Jonah was stunned. ‘I am in no way worthy,’ he said, shaking his head.

‘Oh, but you are.’ Al Murzim smiled. ‘And besides, there is no one else to whom I would trust this brotherhood, were it up to me alone.’

‘It – it is not up to you alone.’

‘Indeed.’

‘Parrik–’ It had been a long time since Jonah Kerne had called his Chapter Master by that name. Not many in the Chapter even knew what their lord’s name was, beyond the title. But Kerne had known Al Murzim in the long-ago days when they had both been young.

‘There is no call to begin talking about your successor.’

‘One never knows, Brother Kerne.’ The Kharne seemed uncomfortable, irritated even, at hearing the name he had been known under when he had been merely another battle-brother.

‘Forgive me. I am overfamiliar.’

‘No, not you. But times have changed, Jonah. There are undercurrents in the senior command that I have not quite fathomed.’ The Kharne collected himself, frowning. ‘This is not your concern, at any rate. That last message from Cypra Mundi is.’

Then Kerne looked up. ‘Then you are sending me. You are sending out Mortai.’

‘I am. Can you guess why?’

‘I–’ Kerne hesitated. He thought he knew, but he was not sure he should say it.
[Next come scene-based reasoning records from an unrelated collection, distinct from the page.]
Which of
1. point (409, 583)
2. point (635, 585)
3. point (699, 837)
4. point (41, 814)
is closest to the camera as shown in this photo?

‘Because you are the best strategist of all my captains. That’s one thing. And because you work best without supervision. That’s another. Others will say that I send you out of sentiment, my old company that I led for a century and which I still indulge from time to time.

‘Well, there may be something in that too. But you will not go alone. I will attach some heavy weapons from the Ninth, and Ambros will provide you with Scouts. It will be good for the Haradai to learn some new tricks at your hands.’

Jonah Kerne bowed, and on straightening said: ‘My Kharne, you say this has the hallmarks of a raid. What if it is more?’

The Chapter Master’s long face closed, until it resembled that of his granite-hewn forbears in the shadows around them.

‘That is the final reason why I send Mortai, and not one of the other companies. Because I know that it is like its current captain – awkward, stubborn, and full of anger. Mortai Company gained its title long before you and I were born, but its character has endured.

‘If things go ill – if this is more than a mere raid – then you will send us word, and we will come to you. And in the meantime you and Mortai will endure, Jonah. Your people will hold their ground against the Great Enemy until we prevail once more. There is no other company in the Chapter that I trust more.’

Al Murzim stopped and looked across the austere vastness of the chamber. His gaze came to rest upon the statue named Lukullus. Then he raised his head and stared up at the opening in the great dome above. It was dark outside now, and the wind could be heard, a distant howling. Snow whirled in and vanished before it was halfway to the floor. In the red lights of the votive candles it looked like slowly falling blood.

‘It is for this and times like it that our kind were brought into being, brother.’

Jonah Kerne knelt before his Chapter Master and bowed his shaven head. ‘Lord, we will do your bidding, or we will die trying.’

Kharne Al Murzim raised up his captain and took his arm in the ancient warrior grip, cold steel and warm flesh meeting.

Umbra Sumus,’ the Chapter Master said.

Umbra Sumus,’ Jonah replied. And his black eyes gleamed bright.